In fact, there was never a hint that any of these things mattered; if you followed the actual progress of the movement, it was always about white voters angry at the thought that their taxes might be used to help Those People, whether via mortgage relief for distressed minority homeowners or health care for low-income families.
Still, Krugman is quite confident sweet reason will prevail.
In the end, bad reporting probably won’t change the election’s outcome, because the truth is that those angry white men are right about their declining role. America is increasingly becoming a racially diverse, socially tolerant society, not at all like the Republican base, let alone the plurality of that base that chose Donald Trump.
Still, the public has a right to be properly informed. The news media should do all it can to resist false equivalence and centrification, and report what’s really going on.

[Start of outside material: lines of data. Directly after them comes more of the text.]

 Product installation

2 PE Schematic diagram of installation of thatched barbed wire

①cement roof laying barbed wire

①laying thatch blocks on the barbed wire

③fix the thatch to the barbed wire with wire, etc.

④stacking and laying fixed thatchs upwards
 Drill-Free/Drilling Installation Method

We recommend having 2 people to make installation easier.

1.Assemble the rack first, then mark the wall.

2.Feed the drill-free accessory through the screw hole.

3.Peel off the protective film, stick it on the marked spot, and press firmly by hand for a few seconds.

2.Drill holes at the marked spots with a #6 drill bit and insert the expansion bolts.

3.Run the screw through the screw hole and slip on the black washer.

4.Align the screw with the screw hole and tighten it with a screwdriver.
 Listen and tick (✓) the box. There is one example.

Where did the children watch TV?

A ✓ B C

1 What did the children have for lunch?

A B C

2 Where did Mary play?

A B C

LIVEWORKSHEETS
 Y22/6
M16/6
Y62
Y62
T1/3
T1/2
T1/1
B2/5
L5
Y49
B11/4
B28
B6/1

Krugman has delivered this smug lecture before. He labors under the delusion that the media are engaged in “false equivalency,” by giving Republicans and conservatives the benefit of the doubt. He patted the press on the head for displaying its usual liberal bias in May 2010: "News organizations have taken notice: suddenly, the takeover of the Republican Party by right-wing extremists has become a story."
Krugman in July 2011 denounced the "centrist cop-out" of balance, singling out the Associated Press for not exclusively blaming the ongoing debt ceiling impasse on the Republican Party. He derided his journalistic colleagues: "The problem with American politics right now is Republican extremism, and if you're not willing to say that, you're helping make that problem worse."
In “An Orgy of False Equivalence,” a September 2012 blog post, he wrote of the then-concluded Republican National Convention, while already knowing the Democratic one would be far more honest: “That’s what I expect over the next three days from the news media. There was no way to gloss over the extraordinary dishonesty on display in Tampa -- but the urge to be ‘balanced’ will probably mean enormous efforts to portray whatever Joe Biden, for example, says as being just as bad as Ryan’s barrage of deceit. Never mind whether there’s any real equivalence, which there probably won’t be.”
Apparently finding his word choice non pareil, he used it later in another blog headline: “Hunt for False Equivalence” in April 2014 targeted centrism in general: “America, it goes without saying, has a powerful, crazy right wing. There’s nothing equivalent on the left -- yes, there are individual crazy leftists, but nothing like the organized, lavishly financed madness on the right.”